** Start Source text **

The Multiple Uses of Justice Scalia


Calvin TerBeek

Shortly after President Clinton’s 1996 re-election, an originalist law professor took to the pages of National Review (NR) to propose that Justice Scalia run for president on the Republican ticket in 2000. “No one else of prominence in America’s public life,” wrote John McGinnis, “makes the case for conservatism better than Scalia.” Scalia was “a matchless expositor of laissez-faire economics, and yet no can doubt that he believes as intensely in social conservatism . . . .” Put differently, Candidate Scalia would be able to uniquely appeal “to social and economic conservatives and make the case for constitutional reform.”

It may be difficult to remember now—especially in the wave of writings following Scalia’s death tightly tying his legacy to originalism and textualism—but as late as December 1996, Scalia, even among conservatives, had yet to emerge as the public face of originalism. In addition to McGinnis’s piece urging Scalia as “the perfect messenger for fundamental rightward political change,” NR writers portrayed the justice as an important conservative voice rather than a champion for originalism. The editors wrote: “as Justice Scalia has been valiantly pointing out in recent dissenting opinions, Supreme Court justices serve primarily as the mirror and mouthpiece of current elite opinion.” At about the same time, law professor David Forte penned an essay for NR painting Scalia in messianic terms:

The prophetic role of Justice Scalia is to speak to the age, as is the role of all prophets. He speaks less to his own—the courts and the legal fraternity—and more to those in other parts of our political system. He casts up a dire warning that not only has the Supreme Court in many ways removed the Constitution from the Framers, it is also removing the democratic process from the people and their representatives. His words are on the edge of the apocalyptic; If the Republic is to stand, the Republic must take heed.

And even when specific Scalia judicial opinions were referenced, NR’s writers praised him for “subjecting [Justice Kennedy’s Romer v. Evans opinion] to appropriate scorn in a withering dissent of the type to which Court watchers have become too accustomed from him. (It’s practically an art form.).” Or, after Lee v. Weisman, NR heaped praise upon the justice for recognizing “the loss of secular prayer on public occasions” as the “loss of a ‘unifying mechanism’ in American life.”

** End Source text **

### What this exercise asks
1. According to the essay on Justice Scalia, why did John McGinnis think Scalia would make a strong Republican presidential candidate in 2000? Answer in one to three sentences.
2. Extend the essay on Justice Scalia by writing the paragraph that would come after its final sentence.

** Start Excerpted records **

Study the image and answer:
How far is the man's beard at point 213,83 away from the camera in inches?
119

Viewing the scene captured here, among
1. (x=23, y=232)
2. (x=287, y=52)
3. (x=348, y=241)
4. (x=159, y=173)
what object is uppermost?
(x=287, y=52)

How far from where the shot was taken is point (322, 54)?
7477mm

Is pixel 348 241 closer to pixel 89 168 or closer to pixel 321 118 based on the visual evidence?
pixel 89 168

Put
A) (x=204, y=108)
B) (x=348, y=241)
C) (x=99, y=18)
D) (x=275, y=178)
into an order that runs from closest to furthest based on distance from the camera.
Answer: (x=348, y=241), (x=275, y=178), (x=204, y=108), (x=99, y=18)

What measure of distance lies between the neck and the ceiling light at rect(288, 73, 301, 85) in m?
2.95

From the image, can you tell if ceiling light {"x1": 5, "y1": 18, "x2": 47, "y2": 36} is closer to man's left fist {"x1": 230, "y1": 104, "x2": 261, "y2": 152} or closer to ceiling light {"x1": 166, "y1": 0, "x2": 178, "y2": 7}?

** End Excerpted records **

### Set of answers
1. McGinnis believed no one in American public life made the case for conservatism better than Scalia. Scalia was a matchless expositor of laissez-faire economics who also believed intensely in social conservatism. That combination would let him appeal uniquely to both social and economic conservatives and make the case for constitutional reform.

2.
This can be understood as the early- to mid-career “constitutive story” about Scalia—a party-unifying conservative prophet warning that the country was in secular decline as the implicitly counter-majoritarian intellectual elites ignored the “original Constitution” to enact an illegitimate social agenda. This is not to say that Scalia and constitutional interpretation were never linked together, but the focus of the intellectual debate over the Constitution in NR—the bellwether of conservatism—was Robert Bork’s defense of originalism and Harry Jaffa, a Staussian, defending “Declarationism.” In short, Scalia was “useful,” but for different reasons than one might have thought. Thus, despite attempts by originalists and conservative commentators to create a linear, teleological story about the concomitant rise of Scalia and originalism since the mid-1980s, until the late 1990s (A Matter of Interpretation was not published until 1997 and was excerpted in NR), Scalia was better understood, outside the law schools (and perhaps even within), as a political entrepreneur on behalf of conservatism.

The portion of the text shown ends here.